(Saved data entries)
== Segment start ==

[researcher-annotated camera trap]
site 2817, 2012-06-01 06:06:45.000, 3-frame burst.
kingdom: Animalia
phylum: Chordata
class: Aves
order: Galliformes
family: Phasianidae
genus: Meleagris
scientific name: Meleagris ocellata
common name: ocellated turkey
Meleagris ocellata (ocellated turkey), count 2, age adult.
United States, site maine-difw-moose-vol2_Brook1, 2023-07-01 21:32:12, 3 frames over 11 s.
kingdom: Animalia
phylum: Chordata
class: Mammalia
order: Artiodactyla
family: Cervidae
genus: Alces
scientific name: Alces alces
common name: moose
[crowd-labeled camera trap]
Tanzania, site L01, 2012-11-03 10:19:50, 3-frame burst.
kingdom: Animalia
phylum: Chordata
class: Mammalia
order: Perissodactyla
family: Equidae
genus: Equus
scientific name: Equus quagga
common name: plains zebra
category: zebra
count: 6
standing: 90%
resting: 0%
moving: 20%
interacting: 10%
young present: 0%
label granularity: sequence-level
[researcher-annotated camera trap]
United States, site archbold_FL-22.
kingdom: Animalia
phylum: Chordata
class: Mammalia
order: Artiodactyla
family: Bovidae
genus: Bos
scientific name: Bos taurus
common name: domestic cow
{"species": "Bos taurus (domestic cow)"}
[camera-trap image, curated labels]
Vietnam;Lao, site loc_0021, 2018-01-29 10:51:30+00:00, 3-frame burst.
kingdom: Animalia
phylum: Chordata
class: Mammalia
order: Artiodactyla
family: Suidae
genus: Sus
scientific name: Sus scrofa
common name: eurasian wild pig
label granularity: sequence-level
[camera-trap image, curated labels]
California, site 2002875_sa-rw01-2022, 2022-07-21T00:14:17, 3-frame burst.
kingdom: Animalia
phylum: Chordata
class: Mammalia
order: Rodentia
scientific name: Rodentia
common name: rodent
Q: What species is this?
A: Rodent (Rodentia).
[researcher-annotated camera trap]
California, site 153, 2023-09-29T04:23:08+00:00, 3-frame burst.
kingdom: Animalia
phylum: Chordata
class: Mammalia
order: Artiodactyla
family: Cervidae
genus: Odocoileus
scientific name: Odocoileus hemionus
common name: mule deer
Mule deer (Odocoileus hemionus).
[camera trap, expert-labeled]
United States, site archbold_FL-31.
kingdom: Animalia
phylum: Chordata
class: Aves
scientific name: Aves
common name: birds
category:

== Segment end ==

Give the data back in full, exactly as written.

[researcher-annotated camera trap]
site 2817, 2012-06-01 06:06:45.000, 3-frame burst.
kingdom: Animalia
phylum: Chordata
class: Aves
order: Galliformes
family: Phasianidae
genus: Meleagris
scientific name: Meleagris ocellata
common name: ocellated turkey
Meleagris ocellata (ocellated turkey), count 2, age adult.
United States, site maine-difw-moose-vol2_Brook1, 2023-07-01 21:32:12, 3 frames over 11 s.
kingdom: Animalia
phylum: Chordata
class: Mammalia
order: Artiodactyla
family: Cervidae
genus: Alces
scientific name: Alces alces
common name: moose
[crowd-labeled camera trap]
Tanzania, site L01, 2012-11-03 10:19:50, 3-frame burst.
kingdom: Animalia
phylum: Chordata
class: Mammalia
order: Perissodactyla
family: Equidae
genus: Equus
scientific name: Equus quagga
common name: plains zebra
category: zebra
count: 6
standing: 90%
resting: 0%
moving: 20%
interacting: 10%
young present: 0%
label granularity: sequence-level
[researcher-annotated camera trap]
United States, site archbold_FL-22.
kingdom: Animalia
phylum: Chordata
class: Mammalia
order: Artiodactyla
family: Bovidae
genus: Bos
scientific name: Bos taurus
common name: domestic cow
{"species": "Bos taurus (domestic cow)"}
[camera-trap image, curated labels]
Vietnam;Lao, site loc_0021, 2018-01-29 10:51:30+00:00, 3-frame burst.
kingdom: Animalia
phylum: Chordata
class: Mammalia
order: Artiodactyla
family: Suidae
genus: Sus
scientific name: Sus scrofa
common name: eurasian wild pig
label granularity: sequence-level
[camera-trap image, curated labels]
California, site 2002875_sa-rw01-2022, 2022-07-21T00:14:17, 3-frame burst.
kingdom: Animalia
phylum: Chordata
class: Mammalia
order: Rodentia
scientific name: Rodentia
common name: rodent
Q: What species is this?
A: Rodent (Rodentia).
[researcher-annotated camera trap]
California, site 153, 2023-09-29T04:23:08+00:00, 3-frame burst.
kingdom: Animalia
phylum: Chordata
class: Mammalia
order: Artiodactyla
family: Cervidae
genus: Odocoileus
scientific name: Odocoileus hemionus
common name: mule deer
Mule deer (Odocoileus hemionus).
[camera trap, expert-labeled]
United States, site archbold_FL-31.
kingdom: Animalia
phylum: Chordata
class: Aves
scientific name: Aves
common name: birds
category:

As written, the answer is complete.